Excerpts from a spatial dataset:
__________
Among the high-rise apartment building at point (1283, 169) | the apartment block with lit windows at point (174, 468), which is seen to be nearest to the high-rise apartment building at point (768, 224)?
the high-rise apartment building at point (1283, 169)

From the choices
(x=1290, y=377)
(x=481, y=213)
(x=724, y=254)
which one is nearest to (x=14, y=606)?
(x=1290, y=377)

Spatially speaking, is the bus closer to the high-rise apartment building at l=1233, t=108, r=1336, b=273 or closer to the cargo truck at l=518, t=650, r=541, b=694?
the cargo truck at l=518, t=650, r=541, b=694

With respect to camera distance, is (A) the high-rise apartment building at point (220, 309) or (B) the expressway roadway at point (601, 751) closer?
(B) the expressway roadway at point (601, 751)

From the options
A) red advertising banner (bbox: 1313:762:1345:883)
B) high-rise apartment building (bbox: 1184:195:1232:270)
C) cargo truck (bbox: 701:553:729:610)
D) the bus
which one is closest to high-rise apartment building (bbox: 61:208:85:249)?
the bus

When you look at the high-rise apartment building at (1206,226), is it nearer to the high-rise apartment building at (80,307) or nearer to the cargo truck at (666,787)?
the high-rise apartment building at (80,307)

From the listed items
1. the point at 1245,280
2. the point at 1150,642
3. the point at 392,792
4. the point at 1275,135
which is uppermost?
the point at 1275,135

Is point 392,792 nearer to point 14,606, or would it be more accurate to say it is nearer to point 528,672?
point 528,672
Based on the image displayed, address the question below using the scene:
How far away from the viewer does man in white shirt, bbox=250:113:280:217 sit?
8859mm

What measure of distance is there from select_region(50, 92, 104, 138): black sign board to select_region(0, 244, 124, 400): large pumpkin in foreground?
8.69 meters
__________
— Given task —
Edit the rows above so that "red advertising banner" becomes "red billboard" everywhere it occurs, keeping all other text unchanged.

— Written response —
Among the high-rise apartment building at point (1283, 169) | the apartment block with lit windows at point (174, 468), which is seen to be nearest to the high-rise apartment building at point (768, 224)?
the high-rise apartment building at point (1283, 169)

From the choices
(x=1290, y=377)
(x=481, y=213)
(x=724, y=254)
which one is nearest to (x=14, y=606)?
(x=1290, y=377)

Spatially speaking, is the bus closer to the high-rise apartment building at l=1233, t=108, r=1336, b=273 or closer to the cargo truck at l=518, t=650, r=541, b=694?
the cargo truck at l=518, t=650, r=541, b=694

With respect to camera distance, is (A) the high-rise apartment building at point (220, 309) or (B) the expressway roadway at point (601, 751) closer?
(B) the expressway roadway at point (601, 751)

From the options
A) red billboard (bbox: 1313:762:1345:883)
B) high-rise apartment building (bbox: 1184:195:1232:270)
C) cargo truck (bbox: 701:553:729:610)
D) the bus
which one is closest to high-rise apartment building (bbox: 61:208:85:249)?
the bus

When you look at the high-rise apartment building at (1206,226), is it nearer to the high-rise apartment building at (80,307) or nearer to the cargo truck at (666,787)?
the high-rise apartment building at (80,307)

From the listed items
1. the point at 1245,280
2. the point at 1150,642
3. the point at 392,792
4. the point at 1275,135
which is uppermost?
the point at 1275,135

Is point 392,792 nearer to point 14,606, or would it be more accurate to say it is nearer to point 528,672?
point 528,672
Based on the image displayed, address the question below using the scene:
How far away from the viewer does man in white shirt, bbox=250:113:280:217 sit?
8859mm

What measure of distance is there from select_region(50, 92, 104, 138): black sign board to select_region(0, 244, 124, 400): large pumpkin in foreground?
8.69 meters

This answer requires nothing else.